--- Working data ---
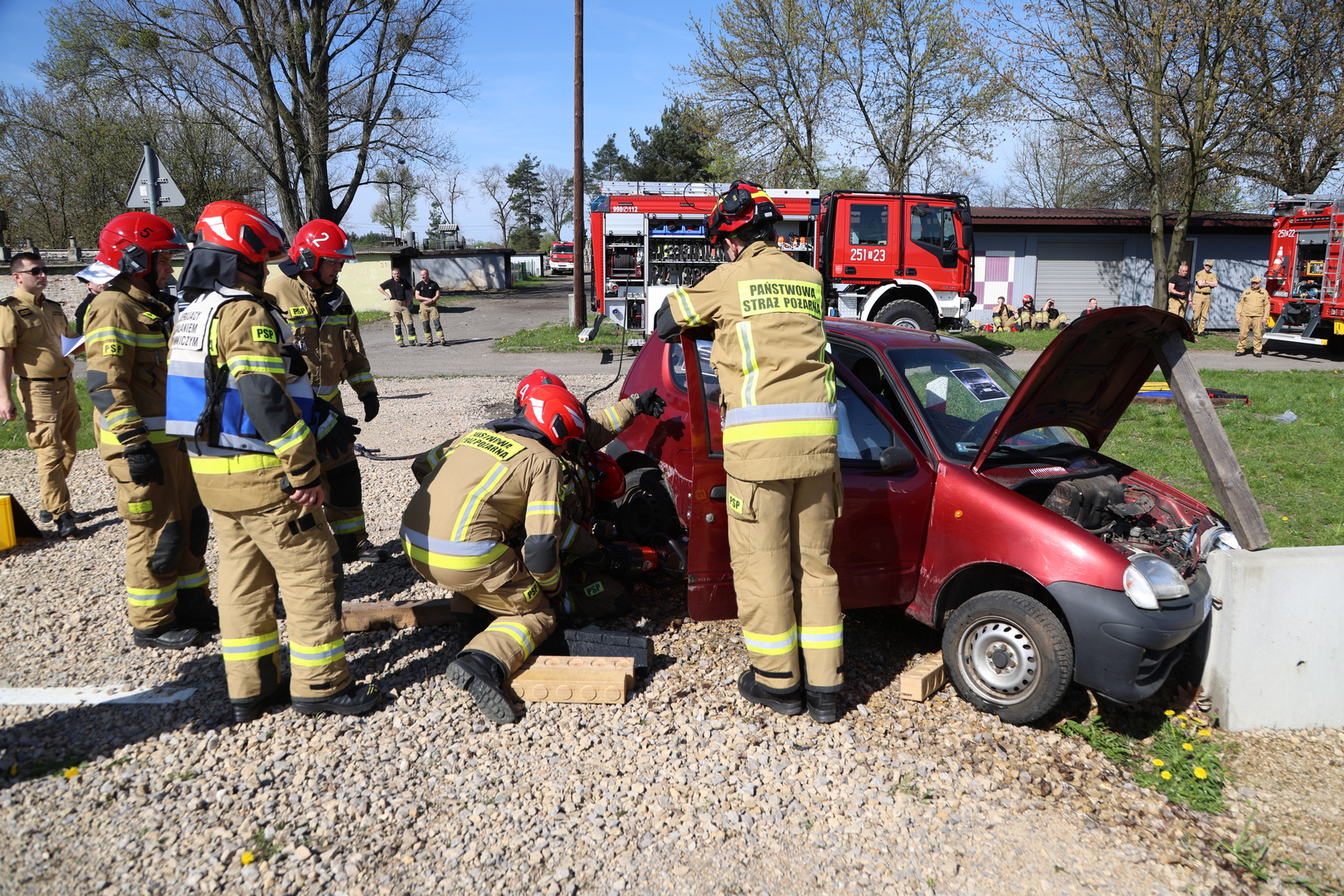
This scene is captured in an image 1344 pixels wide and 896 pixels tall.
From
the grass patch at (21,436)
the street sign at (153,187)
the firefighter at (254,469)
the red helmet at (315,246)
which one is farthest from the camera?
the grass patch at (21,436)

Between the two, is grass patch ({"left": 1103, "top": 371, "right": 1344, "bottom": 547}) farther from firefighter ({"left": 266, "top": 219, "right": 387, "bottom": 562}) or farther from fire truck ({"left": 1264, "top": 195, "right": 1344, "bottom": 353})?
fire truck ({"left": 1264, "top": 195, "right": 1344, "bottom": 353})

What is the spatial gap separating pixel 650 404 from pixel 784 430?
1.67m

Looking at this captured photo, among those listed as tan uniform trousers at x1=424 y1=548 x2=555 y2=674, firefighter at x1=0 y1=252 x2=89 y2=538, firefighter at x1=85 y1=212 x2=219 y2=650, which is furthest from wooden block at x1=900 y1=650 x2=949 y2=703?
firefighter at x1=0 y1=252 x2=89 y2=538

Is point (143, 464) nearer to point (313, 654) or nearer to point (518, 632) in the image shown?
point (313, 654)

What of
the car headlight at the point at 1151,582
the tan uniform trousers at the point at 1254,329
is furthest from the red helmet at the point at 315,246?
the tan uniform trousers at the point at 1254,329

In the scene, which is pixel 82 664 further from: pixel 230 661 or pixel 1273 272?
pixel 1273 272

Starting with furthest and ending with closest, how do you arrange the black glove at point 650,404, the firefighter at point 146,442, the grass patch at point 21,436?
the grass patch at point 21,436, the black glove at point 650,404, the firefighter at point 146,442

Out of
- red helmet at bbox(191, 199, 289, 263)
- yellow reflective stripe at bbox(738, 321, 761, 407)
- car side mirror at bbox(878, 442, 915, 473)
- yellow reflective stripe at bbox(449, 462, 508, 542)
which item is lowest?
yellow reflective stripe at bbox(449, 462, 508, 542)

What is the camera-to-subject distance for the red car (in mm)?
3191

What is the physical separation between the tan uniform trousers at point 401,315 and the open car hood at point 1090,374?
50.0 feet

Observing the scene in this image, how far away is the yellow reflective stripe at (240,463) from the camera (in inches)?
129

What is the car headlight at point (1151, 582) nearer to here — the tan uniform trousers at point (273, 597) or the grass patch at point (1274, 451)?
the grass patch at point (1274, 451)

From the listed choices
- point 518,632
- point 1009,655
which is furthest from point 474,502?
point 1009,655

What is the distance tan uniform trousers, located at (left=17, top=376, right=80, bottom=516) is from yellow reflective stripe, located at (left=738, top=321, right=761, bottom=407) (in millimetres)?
---
Revise all of the data above so that every "red helmet" becomes "fire helmet", leaving everything else unchanged. Leave the pictures out of your answer.

This scene is captured in an image 1344 pixels wide and 896 pixels tall.
From
the grass patch at (21,436)
the street sign at (153,187)
the firefighter at (254,469)
the fire helmet at (315,246)
which one is farthest from the camera?
the grass patch at (21,436)

Between the two, is grass patch ({"left": 1103, "top": 371, "right": 1344, "bottom": 547}) farther from firefighter ({"left": 266, "top": 219, "right": 387, "bottom": 562}) or farther from fire truck ({"left": 1264, "top": 195, "right": 1344, "bottom": 353})?
fire truck ({"left": 1264, "top": 195, "right": 1344, "bottom": 353})

What is the spatial gap separating pixel 650 404 from pixel 784 430?
1.67m

Looking at this captured photo, among those listed as tan uniform trousers at x1=424 y1=548 x2=555 y2=674, firefighter at x1=0 y1=252 x2=89 y2=538, firefighter at x1=85 y1=212 x2=219 y2=650, which is furthest from wooden block at x1=900 y1=650 x2=949 y2=703?
firefighter at x1=0 y1=252 x2=89 y2=538

Is point (143, 464) nearer to point (313, 654) or nearer to point (518, 632) in the image shown?
point (313, 654)

What of
the car headlight at the point at 1151,582
the tan uniform trousers at the point at 1254,329
is furthest from the fire helmet at the point at 315,246?
the tan uniform trousers at the point at 1254,329

In the scene, which is pixel 82 664 further from: pixel 230 661 or pixel 1273 272?
pixel 1273 272

Starting with furthest and ending with closest, how do you arrange the black glove at point 650,404, the firefighter at point 146,442, the grass patch at point 21,436?
the grass patch at point 21,436, the black glove at point 650,404, the firefighter at point 146,442

Out of
- fire helmet at bbox(191, 199, 289, 263)
- yellow reflective stripe at bbox(738, 321, 761, 407)
- car side mirror at bbox(878, 442, 915, 473)
- yellow reflective stripe at bbox(449, 462, 508, 542)
which item is lowest?
yellow reflective stripe at bbox(449, 462, 508, 542)

What is the camera-to-subject distance for the red car (in mm)?
3191

What is the physical separation between the tan uniform trousers at point 401,315 and the open car hood at point 1090,374?
50.0 feet

Observing the scene in this image, how far away is the yellow reflective stripe at (240,463) from the camera (in inches)?
129

What is the car headlight at point (1151, 582) nearer to here — the tan uniform trousers at point (273, 597) or the grass patch at point (1274, 451)?
the grass patch at point (1274, 451)

From the listed choices
- point 518,632
- point 1009,655
which is furthest from point 474,502?
point 1009,655

What is the distance tan uniform trousers, located at (left=17, top=376, right=80, bottom=516) is from yellow reflective stripe, located at (left=738, top=321, right=761, bottom=407) (in millimetres)?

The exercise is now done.